##### DATA EXCERPTS #####

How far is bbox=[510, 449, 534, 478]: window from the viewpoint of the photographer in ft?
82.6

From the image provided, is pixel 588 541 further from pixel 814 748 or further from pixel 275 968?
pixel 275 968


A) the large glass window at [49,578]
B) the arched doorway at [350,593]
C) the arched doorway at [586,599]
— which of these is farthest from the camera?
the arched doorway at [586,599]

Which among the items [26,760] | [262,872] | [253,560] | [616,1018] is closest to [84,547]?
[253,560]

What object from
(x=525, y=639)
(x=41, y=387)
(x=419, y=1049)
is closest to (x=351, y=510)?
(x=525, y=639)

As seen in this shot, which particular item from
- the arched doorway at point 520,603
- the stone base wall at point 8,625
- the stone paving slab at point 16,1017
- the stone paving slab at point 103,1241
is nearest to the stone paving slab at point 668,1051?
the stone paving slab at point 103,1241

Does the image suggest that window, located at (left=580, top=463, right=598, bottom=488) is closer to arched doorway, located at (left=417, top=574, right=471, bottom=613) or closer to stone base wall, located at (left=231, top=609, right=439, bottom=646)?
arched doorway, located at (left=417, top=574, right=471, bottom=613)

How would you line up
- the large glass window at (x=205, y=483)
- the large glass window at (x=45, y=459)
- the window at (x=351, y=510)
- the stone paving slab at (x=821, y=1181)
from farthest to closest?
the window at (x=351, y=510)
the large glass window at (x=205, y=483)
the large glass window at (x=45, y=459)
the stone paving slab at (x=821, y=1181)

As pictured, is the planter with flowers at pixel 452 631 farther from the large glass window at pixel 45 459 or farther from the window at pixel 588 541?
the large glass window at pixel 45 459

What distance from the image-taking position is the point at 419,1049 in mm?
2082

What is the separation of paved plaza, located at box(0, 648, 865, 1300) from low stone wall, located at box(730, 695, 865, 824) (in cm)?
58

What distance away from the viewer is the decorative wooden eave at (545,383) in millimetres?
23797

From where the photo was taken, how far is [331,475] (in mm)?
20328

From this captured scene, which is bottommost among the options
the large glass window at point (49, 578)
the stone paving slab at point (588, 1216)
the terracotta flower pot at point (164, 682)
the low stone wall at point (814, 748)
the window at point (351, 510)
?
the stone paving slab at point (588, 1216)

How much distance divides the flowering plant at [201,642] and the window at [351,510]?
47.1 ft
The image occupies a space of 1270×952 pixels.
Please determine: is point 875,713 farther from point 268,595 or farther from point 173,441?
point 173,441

#####
##### DATA EXCERPTS #####

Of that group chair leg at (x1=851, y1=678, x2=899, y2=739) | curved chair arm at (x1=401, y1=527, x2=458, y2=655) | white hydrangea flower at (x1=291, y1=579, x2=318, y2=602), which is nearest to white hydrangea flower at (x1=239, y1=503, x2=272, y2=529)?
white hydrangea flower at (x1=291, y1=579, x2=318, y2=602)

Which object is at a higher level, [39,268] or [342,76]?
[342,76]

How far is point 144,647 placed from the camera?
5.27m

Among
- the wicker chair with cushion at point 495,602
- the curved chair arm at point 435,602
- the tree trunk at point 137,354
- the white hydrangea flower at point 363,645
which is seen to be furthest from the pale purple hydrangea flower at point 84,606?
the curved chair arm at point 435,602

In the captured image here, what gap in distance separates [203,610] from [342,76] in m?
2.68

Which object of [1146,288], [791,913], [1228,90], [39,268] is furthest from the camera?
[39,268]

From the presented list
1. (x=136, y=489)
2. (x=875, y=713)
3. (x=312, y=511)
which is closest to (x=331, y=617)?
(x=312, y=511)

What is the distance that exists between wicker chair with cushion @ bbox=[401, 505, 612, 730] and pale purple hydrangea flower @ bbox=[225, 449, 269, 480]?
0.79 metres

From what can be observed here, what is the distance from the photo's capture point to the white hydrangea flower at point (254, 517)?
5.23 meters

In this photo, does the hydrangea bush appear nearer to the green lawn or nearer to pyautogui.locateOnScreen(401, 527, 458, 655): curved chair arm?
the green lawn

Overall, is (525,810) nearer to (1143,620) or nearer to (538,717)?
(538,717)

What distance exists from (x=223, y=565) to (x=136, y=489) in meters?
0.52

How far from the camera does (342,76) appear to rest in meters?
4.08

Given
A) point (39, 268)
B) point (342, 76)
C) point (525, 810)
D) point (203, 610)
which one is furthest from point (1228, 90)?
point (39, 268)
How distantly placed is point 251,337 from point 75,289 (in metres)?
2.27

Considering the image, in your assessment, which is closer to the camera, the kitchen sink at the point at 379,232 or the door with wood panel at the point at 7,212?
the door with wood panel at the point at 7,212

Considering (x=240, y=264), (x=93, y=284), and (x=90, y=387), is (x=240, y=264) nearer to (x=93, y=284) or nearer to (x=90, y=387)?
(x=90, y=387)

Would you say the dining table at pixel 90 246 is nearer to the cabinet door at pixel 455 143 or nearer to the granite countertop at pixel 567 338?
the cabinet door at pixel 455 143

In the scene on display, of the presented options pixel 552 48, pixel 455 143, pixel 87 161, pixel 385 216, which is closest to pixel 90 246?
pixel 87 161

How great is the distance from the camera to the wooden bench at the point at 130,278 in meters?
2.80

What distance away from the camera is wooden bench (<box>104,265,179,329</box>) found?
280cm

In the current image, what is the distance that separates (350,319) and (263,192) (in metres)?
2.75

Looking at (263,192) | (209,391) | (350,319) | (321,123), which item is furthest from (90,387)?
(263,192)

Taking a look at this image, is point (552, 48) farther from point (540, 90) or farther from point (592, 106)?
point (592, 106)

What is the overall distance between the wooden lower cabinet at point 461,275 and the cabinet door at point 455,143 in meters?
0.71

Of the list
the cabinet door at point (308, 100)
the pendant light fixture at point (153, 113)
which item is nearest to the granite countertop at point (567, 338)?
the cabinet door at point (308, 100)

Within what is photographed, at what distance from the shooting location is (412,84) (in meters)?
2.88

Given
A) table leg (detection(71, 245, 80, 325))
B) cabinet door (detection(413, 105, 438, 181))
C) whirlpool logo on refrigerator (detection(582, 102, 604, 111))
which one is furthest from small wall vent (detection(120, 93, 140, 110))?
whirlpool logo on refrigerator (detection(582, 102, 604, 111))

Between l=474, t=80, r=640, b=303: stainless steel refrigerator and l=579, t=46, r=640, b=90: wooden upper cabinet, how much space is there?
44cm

#####

• [THE TASK]: Identify each line in both blocks above that contains the word "whirlpool", and copy those lines in full.

• [COMPLETE ANSWER]:
C) whirlpool logo on refrigerator (detection(582, 102, 604, 111))
whirlpool logo on refrigerator (detection(582, 102, 604, 111))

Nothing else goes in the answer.